→ YOUR ASSIGNMENT
Could you repeat, exactly and with no pictures, only the lines from the start of the records through the line containing "Preschool Unisex Short"?
....
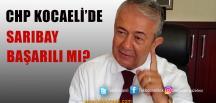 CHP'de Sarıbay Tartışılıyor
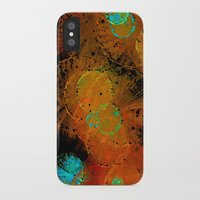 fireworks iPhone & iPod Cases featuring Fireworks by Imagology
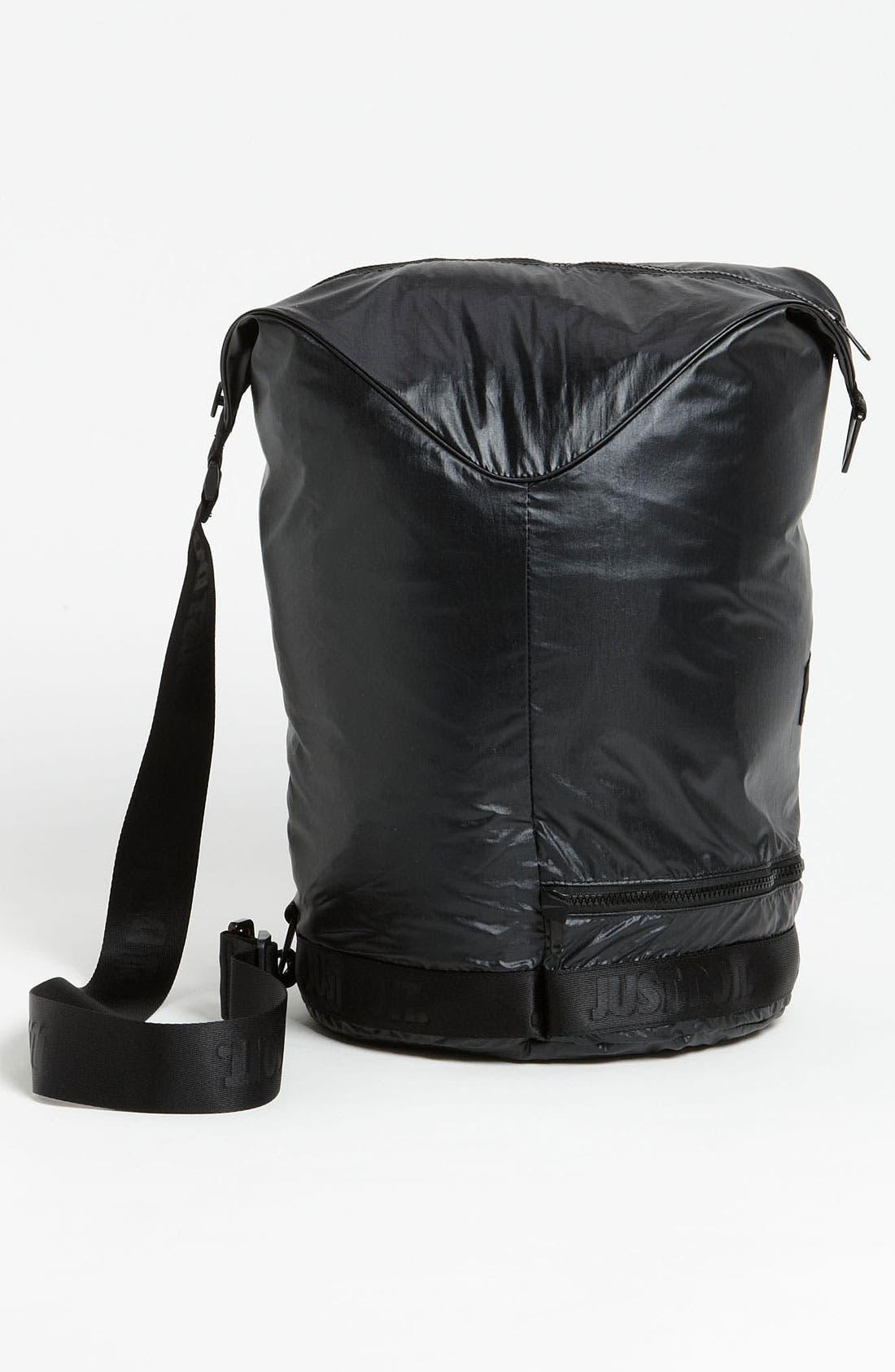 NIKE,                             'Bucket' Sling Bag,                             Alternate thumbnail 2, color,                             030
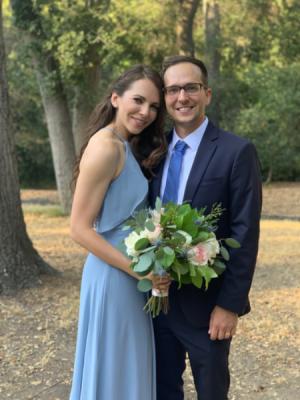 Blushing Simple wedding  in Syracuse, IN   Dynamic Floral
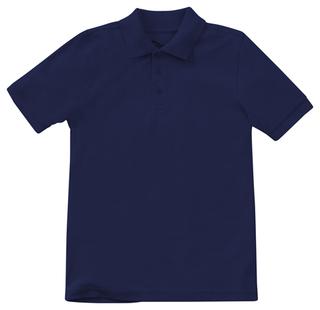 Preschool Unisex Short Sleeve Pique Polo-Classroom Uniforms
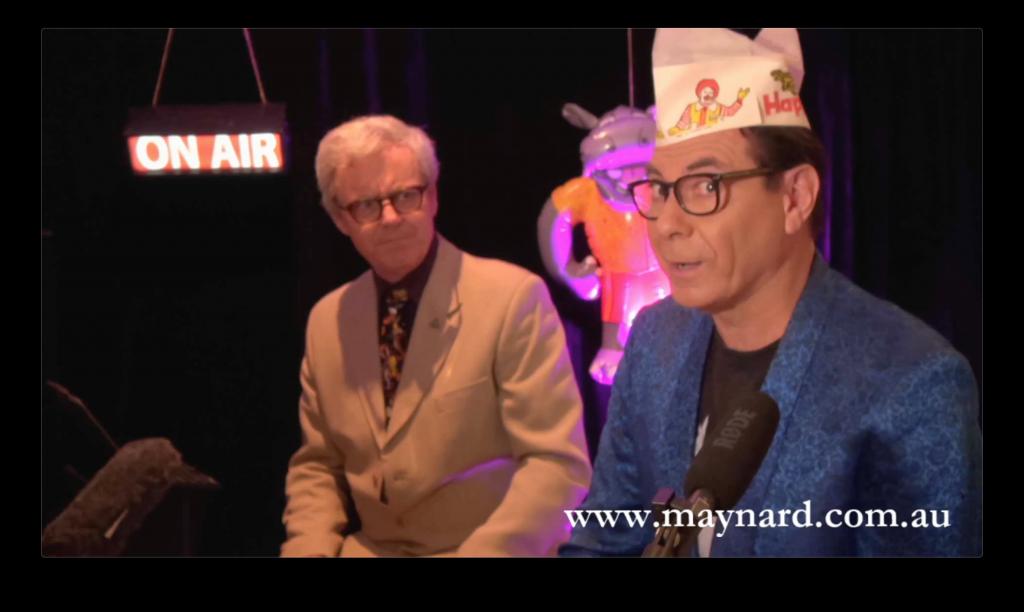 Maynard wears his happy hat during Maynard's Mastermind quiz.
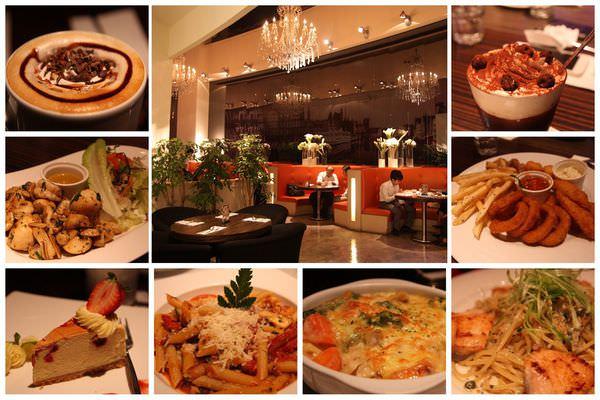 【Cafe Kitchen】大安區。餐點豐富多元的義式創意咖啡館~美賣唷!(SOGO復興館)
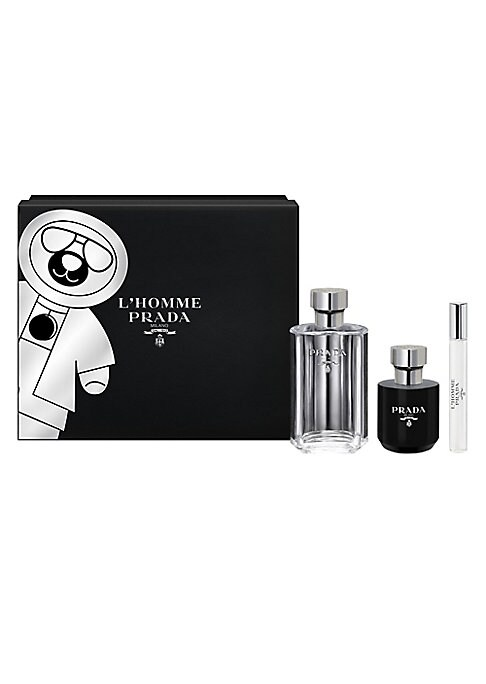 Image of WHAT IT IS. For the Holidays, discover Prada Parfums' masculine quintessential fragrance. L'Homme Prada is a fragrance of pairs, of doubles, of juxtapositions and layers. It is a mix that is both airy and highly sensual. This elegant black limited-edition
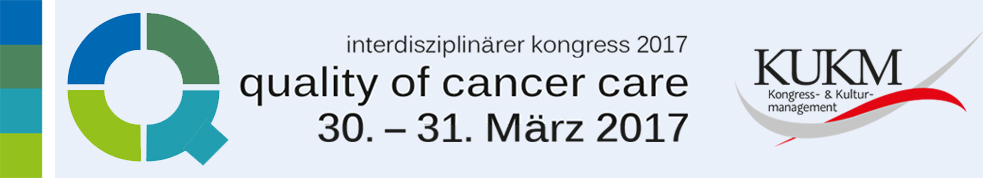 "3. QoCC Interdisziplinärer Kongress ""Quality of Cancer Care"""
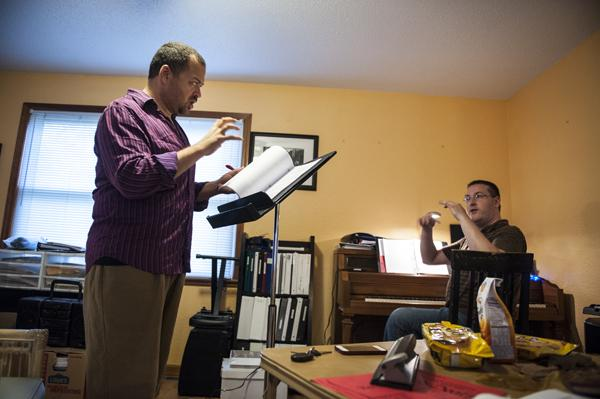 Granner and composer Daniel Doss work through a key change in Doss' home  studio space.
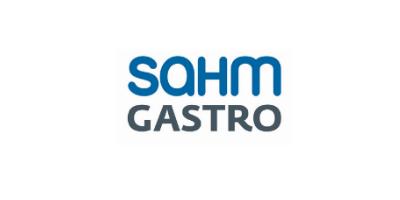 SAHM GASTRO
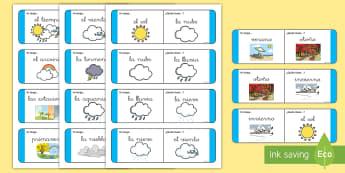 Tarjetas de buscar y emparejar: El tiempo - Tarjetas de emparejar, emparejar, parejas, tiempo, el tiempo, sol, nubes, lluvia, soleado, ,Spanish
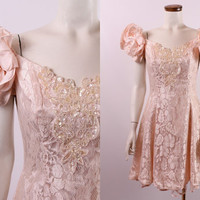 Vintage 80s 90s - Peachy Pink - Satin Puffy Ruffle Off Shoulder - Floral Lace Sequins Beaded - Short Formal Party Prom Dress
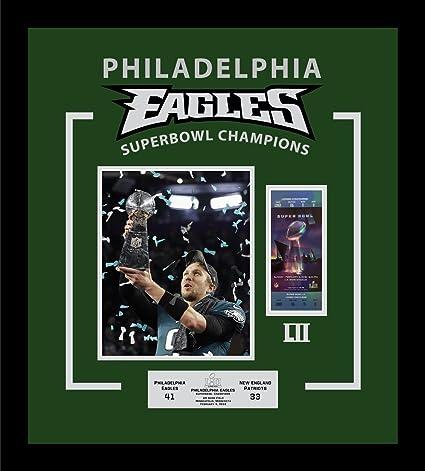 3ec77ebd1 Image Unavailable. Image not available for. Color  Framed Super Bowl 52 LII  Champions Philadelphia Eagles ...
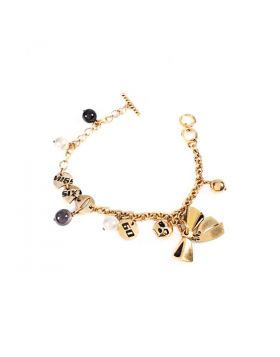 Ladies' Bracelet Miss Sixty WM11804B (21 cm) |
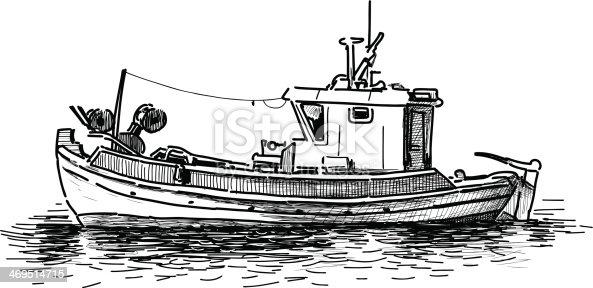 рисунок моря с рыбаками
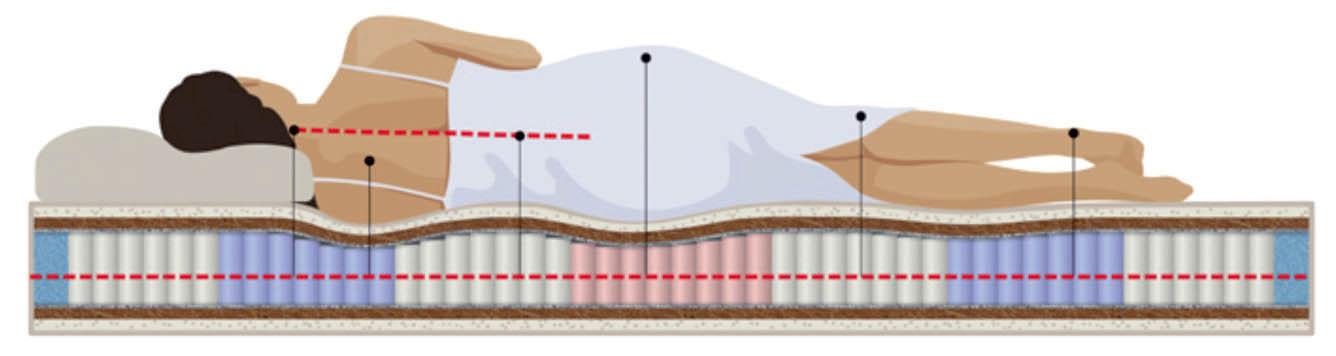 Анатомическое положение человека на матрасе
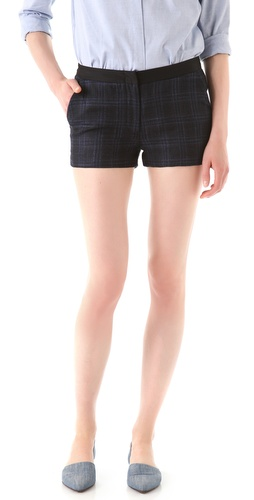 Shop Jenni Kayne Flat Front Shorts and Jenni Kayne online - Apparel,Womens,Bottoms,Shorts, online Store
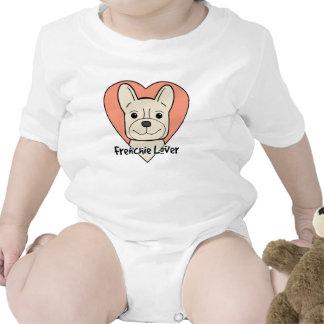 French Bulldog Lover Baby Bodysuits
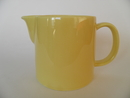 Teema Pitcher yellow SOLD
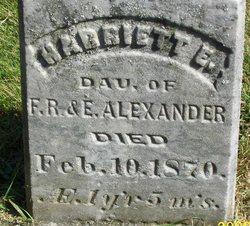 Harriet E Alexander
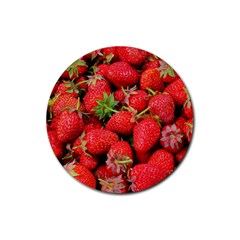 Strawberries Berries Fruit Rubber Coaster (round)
....
→ YOUR SOLUTION
 CHP'de Sarıbay Tartışılıyor
 fireworks iPhone & iPod Cases featuring Fireworks by Imagology
 NIKE,                             'Bucket' Sling Bag,                             Alternate thumbnail 2, color,                             030
 Blushing Simple wedding  in Syracuse, IN   Dynamic Floral
 Preschool Unisex Short Sleeve Pique Polo-Classroom Uniforms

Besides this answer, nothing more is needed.